Die Flucht der Generation #wanderlust

In Zeiten, in denen Fernreisen als Statussymbol gelten, hat sich unsere Autorin gefragt: Wer bist du zuhause, wenn du kein Reisender mehr bist?

Stuttgart – Auf den Brettern meines Bücherregals reiht sich mittlerweile ein Reiseroman neben dem anderen. Traveller-Geschichten statt Fantasybücher, Fernreisen statt fetter Karre vor der Tür. Ich liebe Reisen, doch sind Reiseerlebnisse irgendwie auch die neuen Statussymbole. Stichwort #wanderlust. Und was ist mit denjenigen, die nicht so viel und weit reisen?

#wanderlust: Reisen macht einen nicht automatisch zu einem besseren Menschen

Nach dem Abi Work and Travel in Australien oder als Au-pair nach Kanada. Im Studium Erasmus und später dann Rucksackreisen und Sabbatical. Wir sind die Generation #wanderlust, wobei damit nicht direkt das Wandern, sondern das Bereisen der großen weiten Welt gemeint ist. „Viel zu spät begreifen viele die versäumten Lebensziele: Freuden, Schönheit und Natur, Gesundheit, Reisen und Kultur. Darum, Mensch, sei zeitig weise! Höchste Zeit ist’s! Reise, reise!“, wusste bereits Wilhelm Busch. Die Botschaft scheint mittlerweile angekommen. Was früher ein großer Benz vor der Tür oder die Eigentumswohnung waren, sind heute lange Reisen in ferne Länder.

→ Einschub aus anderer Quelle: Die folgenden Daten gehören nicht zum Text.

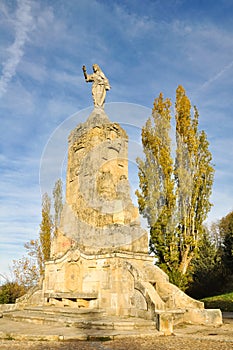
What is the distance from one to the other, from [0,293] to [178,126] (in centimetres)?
1294

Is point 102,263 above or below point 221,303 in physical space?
above

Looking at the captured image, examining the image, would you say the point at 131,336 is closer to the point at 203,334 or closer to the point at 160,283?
the point at 203,334

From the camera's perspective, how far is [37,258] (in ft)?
75.8

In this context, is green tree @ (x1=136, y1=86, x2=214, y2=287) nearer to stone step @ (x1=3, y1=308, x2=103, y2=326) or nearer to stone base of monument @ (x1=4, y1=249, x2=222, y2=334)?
stone base of monument @ (x1=4, y1=249, x2=222, y2=334)

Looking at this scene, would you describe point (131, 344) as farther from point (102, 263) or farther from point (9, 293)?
point (9, 293)

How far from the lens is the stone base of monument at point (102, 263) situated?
31.9 ft

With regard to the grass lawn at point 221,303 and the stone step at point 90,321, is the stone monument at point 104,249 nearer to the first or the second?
the stone step at point 90,321

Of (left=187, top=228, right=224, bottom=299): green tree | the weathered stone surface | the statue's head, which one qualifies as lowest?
(left=187, top=228, right=224, bottom=299): green tree

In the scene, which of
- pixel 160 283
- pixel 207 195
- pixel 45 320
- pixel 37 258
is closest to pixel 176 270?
pixel 207 195

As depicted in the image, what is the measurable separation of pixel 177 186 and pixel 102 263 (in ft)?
27.1

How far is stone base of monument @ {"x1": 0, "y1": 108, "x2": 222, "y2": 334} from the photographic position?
9724mm

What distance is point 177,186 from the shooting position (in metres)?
17.8

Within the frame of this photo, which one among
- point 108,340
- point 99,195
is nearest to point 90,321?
point 108,340

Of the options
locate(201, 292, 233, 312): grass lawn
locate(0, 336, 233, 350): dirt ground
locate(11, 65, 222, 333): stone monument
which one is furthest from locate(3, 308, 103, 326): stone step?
locate(201, 292, 233, 312): grass lawn
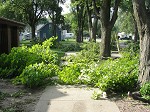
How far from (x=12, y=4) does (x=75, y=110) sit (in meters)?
40.6

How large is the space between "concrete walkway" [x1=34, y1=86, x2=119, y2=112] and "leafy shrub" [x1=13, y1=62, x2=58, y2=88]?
0.64 m

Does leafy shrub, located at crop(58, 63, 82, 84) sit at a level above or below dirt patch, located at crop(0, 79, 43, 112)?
above

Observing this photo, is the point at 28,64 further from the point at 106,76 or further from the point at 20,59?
the point at 106,76

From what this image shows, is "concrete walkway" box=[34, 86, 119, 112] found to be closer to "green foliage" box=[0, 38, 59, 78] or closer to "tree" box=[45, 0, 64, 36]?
"green foliage" box=[0, 38, 59, 78]

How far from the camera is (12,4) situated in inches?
1780

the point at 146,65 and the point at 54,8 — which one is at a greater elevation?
the point at 54,8

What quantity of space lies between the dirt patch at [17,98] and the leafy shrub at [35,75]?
238mm

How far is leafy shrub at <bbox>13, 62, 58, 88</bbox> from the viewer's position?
31.5 feet

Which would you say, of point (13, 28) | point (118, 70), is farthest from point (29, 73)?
point (13, 28)

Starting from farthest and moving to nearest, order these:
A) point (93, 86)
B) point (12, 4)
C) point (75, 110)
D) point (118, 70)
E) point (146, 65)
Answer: point (12, 4) < point (93, 86) < point (118, 70) < point (146, 65) < point (75, 110)

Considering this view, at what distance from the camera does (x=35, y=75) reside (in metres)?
9.70

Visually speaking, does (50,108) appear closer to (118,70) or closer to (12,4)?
(118,70)

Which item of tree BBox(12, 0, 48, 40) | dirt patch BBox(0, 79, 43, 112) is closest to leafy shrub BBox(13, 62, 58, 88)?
dirt patch BBox(0, 79, 43, 112)

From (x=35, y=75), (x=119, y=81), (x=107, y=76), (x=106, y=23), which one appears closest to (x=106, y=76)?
(x=107, y=76)
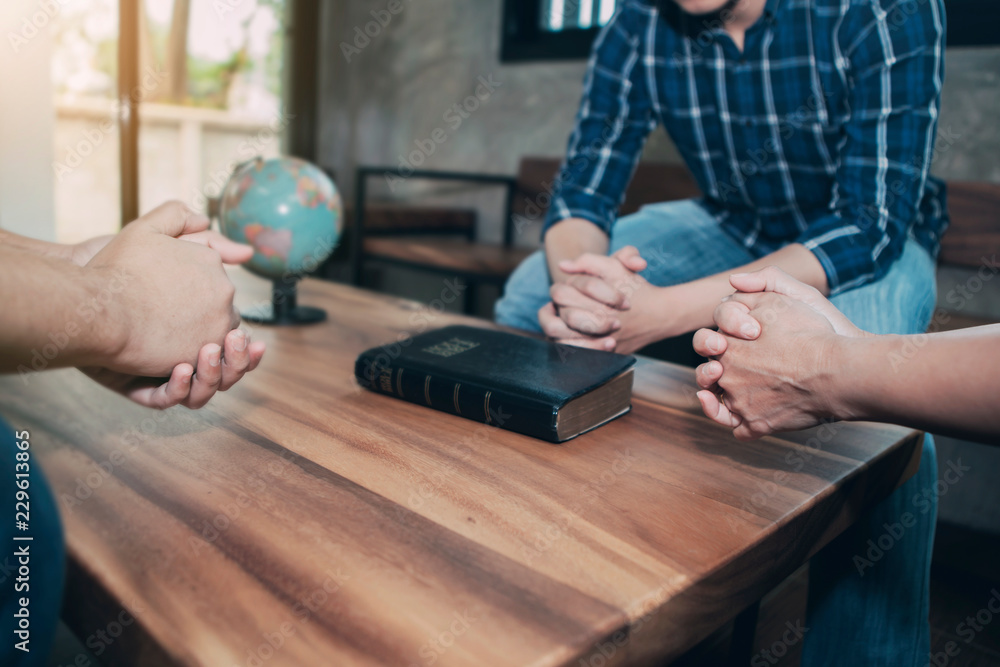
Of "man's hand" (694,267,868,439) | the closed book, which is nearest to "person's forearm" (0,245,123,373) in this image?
the closed book

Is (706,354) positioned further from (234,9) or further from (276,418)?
(234,9)

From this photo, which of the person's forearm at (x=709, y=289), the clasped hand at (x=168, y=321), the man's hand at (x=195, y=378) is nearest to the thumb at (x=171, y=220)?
the clasped hand at (x=168, y=321)

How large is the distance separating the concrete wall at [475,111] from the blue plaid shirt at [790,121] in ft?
2.15

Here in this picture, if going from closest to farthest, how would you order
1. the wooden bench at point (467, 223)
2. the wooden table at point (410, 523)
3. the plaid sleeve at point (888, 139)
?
the wooden table at point (410, 523), the plaid sleeve at point (888, 139), the wooden bench at point (467, 223)

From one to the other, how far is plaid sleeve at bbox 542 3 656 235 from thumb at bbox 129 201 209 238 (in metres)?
0.82

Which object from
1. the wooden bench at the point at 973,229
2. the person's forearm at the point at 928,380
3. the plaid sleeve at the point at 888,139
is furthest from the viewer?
the wooden bench at the point at 973,229

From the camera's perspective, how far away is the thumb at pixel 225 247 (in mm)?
702

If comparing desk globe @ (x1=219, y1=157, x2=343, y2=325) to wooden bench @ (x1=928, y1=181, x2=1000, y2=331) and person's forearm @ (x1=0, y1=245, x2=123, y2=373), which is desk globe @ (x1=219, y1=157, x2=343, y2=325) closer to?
person's forearm @ (x1=0, y1=245, x2=123, y2=373)

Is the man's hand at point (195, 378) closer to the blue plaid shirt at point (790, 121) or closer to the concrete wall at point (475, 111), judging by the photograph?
the blue plaid shirt at point (790, 121)

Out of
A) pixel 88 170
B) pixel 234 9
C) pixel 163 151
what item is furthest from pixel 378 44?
pixel 88 170

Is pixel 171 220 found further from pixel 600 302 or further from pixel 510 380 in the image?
pixel 600 302

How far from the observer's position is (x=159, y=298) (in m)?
0.55

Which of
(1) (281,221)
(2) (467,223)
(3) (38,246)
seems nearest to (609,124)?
(1) (281,221)

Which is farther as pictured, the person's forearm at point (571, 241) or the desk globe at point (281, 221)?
the person's forearm at point (571, 241)
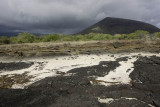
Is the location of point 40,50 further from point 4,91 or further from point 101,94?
point 101,94

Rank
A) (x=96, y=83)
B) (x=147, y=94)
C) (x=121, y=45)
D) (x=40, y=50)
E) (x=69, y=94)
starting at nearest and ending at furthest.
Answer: (x=147, y=94)
(x=69, y=94)
(x=96, y=83)
(x=40, y=50)
(x=121, y=45)

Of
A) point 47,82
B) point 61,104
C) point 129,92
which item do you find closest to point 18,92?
point 47,82

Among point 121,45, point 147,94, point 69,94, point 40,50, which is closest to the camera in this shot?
point 147,94

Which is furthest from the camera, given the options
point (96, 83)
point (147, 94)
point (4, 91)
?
point (96, 83)

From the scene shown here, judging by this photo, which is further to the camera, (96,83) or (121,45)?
(121,45)

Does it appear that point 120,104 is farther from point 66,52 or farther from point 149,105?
point 66,52

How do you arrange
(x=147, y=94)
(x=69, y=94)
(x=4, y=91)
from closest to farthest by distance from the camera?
(x=147, y=94) → (x=69, y=94) → (x=4, y=91)

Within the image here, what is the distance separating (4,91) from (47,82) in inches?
99.3

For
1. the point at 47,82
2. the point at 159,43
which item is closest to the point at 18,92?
the point at 47,82

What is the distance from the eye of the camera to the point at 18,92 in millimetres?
Result: 5891

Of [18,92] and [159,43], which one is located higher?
[159,43]

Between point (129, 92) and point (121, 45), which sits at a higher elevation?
point (121, 45)

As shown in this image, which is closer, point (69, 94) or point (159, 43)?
point (69, 94)

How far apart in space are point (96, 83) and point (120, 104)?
2435mm
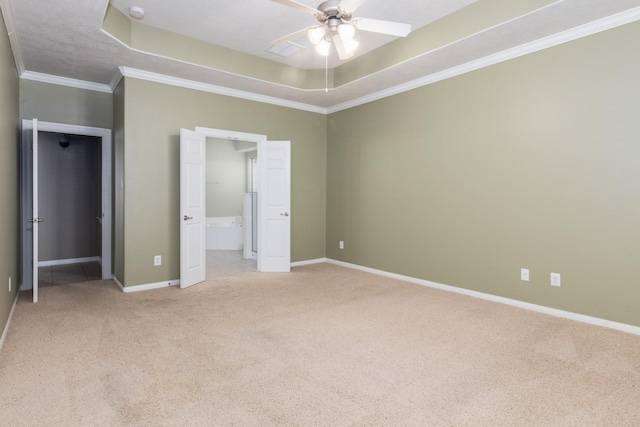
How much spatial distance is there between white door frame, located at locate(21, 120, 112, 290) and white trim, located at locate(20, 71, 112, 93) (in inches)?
21.3

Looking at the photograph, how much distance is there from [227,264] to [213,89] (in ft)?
9.61

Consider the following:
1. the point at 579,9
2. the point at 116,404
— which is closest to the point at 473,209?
the point at 579,9

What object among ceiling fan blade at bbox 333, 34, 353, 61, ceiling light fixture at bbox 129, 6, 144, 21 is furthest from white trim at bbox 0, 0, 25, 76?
ceiling fan blade at bbox 333, 34, 353, 61

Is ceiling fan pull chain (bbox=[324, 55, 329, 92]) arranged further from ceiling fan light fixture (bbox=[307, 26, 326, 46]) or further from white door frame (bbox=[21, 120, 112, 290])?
white door frame (bbox=[21, 120, 112, 290])

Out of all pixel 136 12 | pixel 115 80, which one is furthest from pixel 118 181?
pixel 136 12

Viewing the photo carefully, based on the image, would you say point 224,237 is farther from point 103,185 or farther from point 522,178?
point 522,178

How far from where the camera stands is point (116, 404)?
212 cm

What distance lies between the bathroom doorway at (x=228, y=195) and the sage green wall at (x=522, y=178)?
325 centimetres

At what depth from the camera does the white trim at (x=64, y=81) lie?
4.56 metres

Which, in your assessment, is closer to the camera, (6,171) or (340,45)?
(340,45)

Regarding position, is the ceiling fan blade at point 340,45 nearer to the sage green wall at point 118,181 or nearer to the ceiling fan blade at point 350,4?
the ceiling fan blade at point 350,4

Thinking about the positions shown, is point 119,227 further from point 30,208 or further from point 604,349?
point 604,349

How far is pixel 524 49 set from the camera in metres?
3.82

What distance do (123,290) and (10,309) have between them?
3.88ft
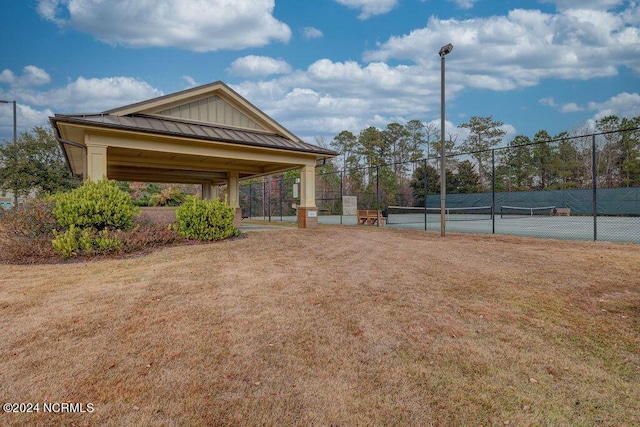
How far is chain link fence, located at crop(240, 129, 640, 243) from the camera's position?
19.6 metres

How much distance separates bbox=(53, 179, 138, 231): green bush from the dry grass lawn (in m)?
1.77

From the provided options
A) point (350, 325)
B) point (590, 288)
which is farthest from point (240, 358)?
point (590, 288)

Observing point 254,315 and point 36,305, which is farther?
point 36,305

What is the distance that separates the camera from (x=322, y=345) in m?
2.97

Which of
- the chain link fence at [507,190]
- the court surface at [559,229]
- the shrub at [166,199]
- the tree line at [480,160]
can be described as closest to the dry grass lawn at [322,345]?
the court surface at [559,229]

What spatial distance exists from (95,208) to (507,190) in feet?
94.6

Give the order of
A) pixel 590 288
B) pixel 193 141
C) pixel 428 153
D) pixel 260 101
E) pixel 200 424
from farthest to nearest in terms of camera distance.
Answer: pixel 428 153, pixel 260 101, pixel 193 141, pixel 590 288, pixel 200 424

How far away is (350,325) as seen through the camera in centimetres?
341

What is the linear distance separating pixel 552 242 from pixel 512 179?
20811mm

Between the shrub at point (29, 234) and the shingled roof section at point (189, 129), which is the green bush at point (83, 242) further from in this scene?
the shingled roof section at point (189, 129)

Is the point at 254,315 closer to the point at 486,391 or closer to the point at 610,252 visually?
the point at 486,391

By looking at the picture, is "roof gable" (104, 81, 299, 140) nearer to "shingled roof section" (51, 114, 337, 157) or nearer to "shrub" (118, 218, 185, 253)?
"shingled roof section" (51, 114, 337, 157)

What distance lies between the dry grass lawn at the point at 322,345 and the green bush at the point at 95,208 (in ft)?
5.81

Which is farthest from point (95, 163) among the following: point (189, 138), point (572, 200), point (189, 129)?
point (572, 200)
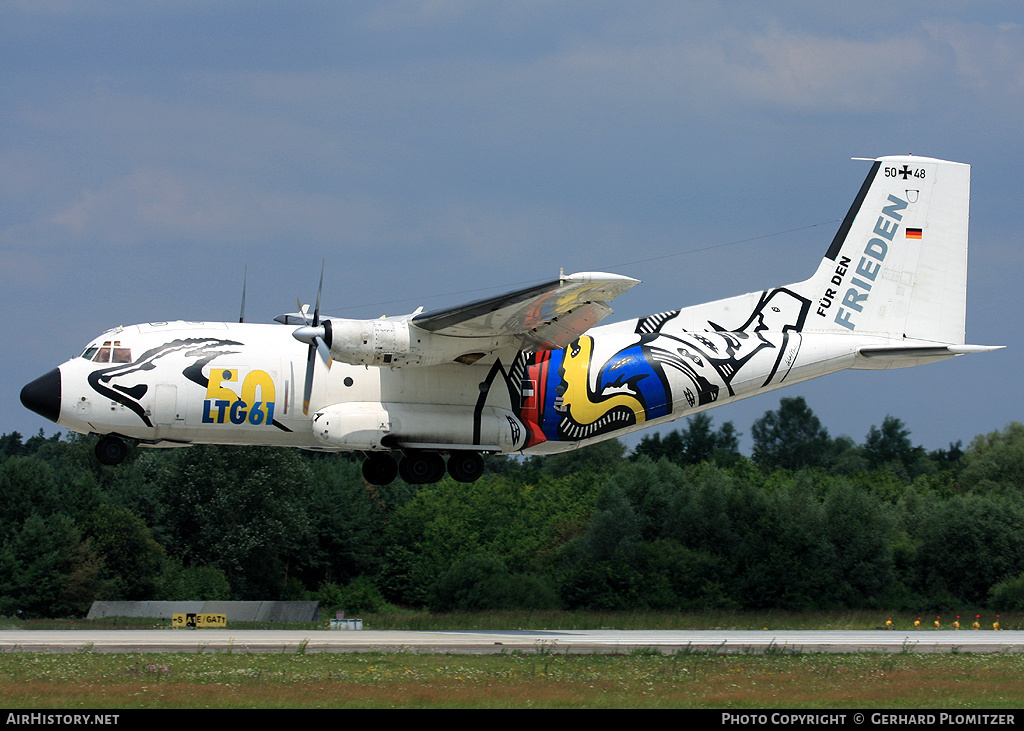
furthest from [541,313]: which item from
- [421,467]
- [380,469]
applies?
[380,469]

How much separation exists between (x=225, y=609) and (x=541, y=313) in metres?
18.2

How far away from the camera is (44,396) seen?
21.3 metres

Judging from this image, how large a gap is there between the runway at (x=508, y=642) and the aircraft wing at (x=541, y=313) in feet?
18.6

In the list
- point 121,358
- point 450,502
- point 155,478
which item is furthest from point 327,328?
Result: point 155,478

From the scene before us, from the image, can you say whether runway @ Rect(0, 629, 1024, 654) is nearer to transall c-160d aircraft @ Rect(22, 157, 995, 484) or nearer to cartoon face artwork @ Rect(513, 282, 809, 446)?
transall c-160d aircraft @ Rect(22, 157, 995, 484)

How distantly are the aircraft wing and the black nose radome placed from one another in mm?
6830

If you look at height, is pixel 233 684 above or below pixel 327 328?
below

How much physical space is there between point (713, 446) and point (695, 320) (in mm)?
50212

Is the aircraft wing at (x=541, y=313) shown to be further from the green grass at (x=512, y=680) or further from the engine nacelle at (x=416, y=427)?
the green grass at (x=512, y=680)

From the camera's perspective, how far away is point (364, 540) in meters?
45.7

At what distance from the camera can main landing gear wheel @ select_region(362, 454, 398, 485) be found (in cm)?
2414

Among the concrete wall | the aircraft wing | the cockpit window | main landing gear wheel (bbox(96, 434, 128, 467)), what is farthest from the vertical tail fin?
the concrete wall

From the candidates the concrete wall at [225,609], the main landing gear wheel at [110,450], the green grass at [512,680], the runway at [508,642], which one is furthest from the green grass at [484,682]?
the concrete wall at [225,609]
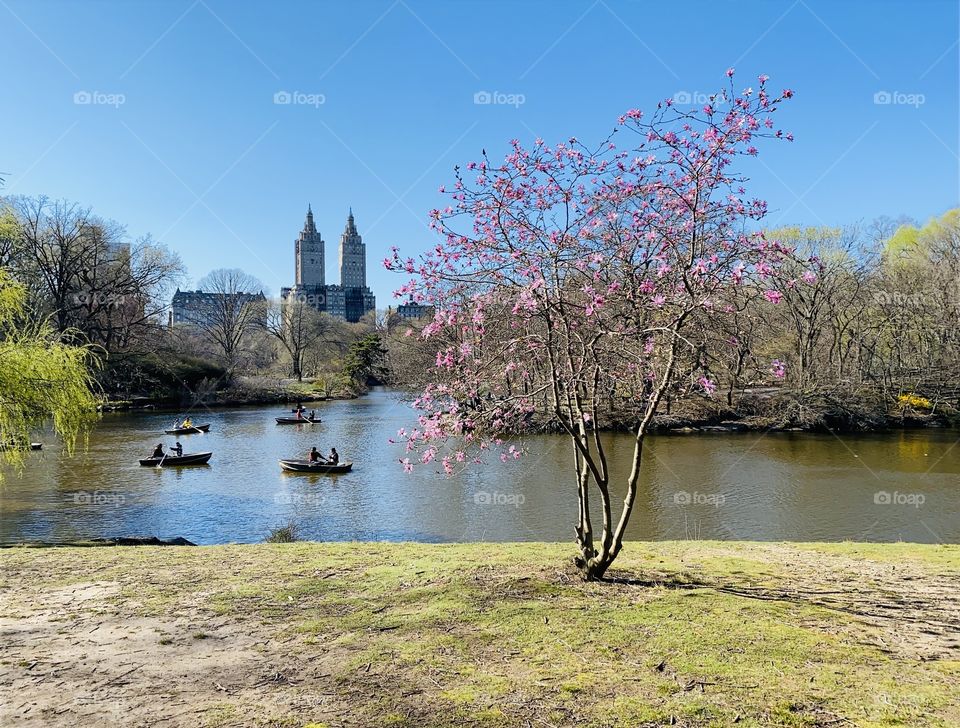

Das Statussymbol Fernreise wird regelmäßig bei WG-Partys, Klassentreffen und Familienfeiern erörtert: Wer war wo? Wo geht es als nächstes hin? Welches Ziel ist exklusiver, ferner, abenteuerlicher?

Aber Reisen ist nicht gleich Reisen und macht einen noch nicht automatisch zu einem besseren Menschen. Stundenlang im Flieger sitzen, im heruntergekommenen Hostelschlafsaal übernachten und „diesen einen Tempel von Instagram“ anschauen, heißt noch nicht, dass man weltoffener und abenteuerlicher ist, als der Zuhausegebliebene. Wer so denkt, hat ziemlich wenig vom Reisen verstanden. Reisen ist ein Privileg und kann unsere Gesellschaft zu einer besseren machen. Auf Reisen haben wir die Chance, uns weiterzubilden und unsere komplexe und schnell verändernde Welt zu verstehen. Wer einmal in Ländern wie Israel oder Iran war, weiß, dass diese auch andere Facetten besitzen, als die Tagesschau berichtet. Doch ob die Reise „nur“ auf kulturellen Pfaden Europas stattfindet (mit dem Zug wäre das im Übrigen die klimafreundlichere Variante) oder jemand ans andere Ende der Welt fliegt, sagt noch nichts über die Qualität der Reise aus. Reisen kann Vorurteile abbauen – aber das kann nicht nur das Reisen und muss es per se auch nicht.

Gerne Heimkehren

Ein Zitat aus meiner aktuellen Reiselektüre lautet: „Anstatt zu überlegen, wann du deinen nächsten Urlaub machst, solltest du vielleicht lieber dein Leben so gestalten, dass du nicht davor fliehen musst.“ Gesagt haben soll das ein Herr Namens Seth Godin. Die Hauptfigur meines Reisebuches sah sich durch dieses Zitat dazu animiert, eine mehrmonatige Weltreise mit der gesamten Familie zu unternehmen. Mich regten die Worte ebenfalls zum Nachdenken an.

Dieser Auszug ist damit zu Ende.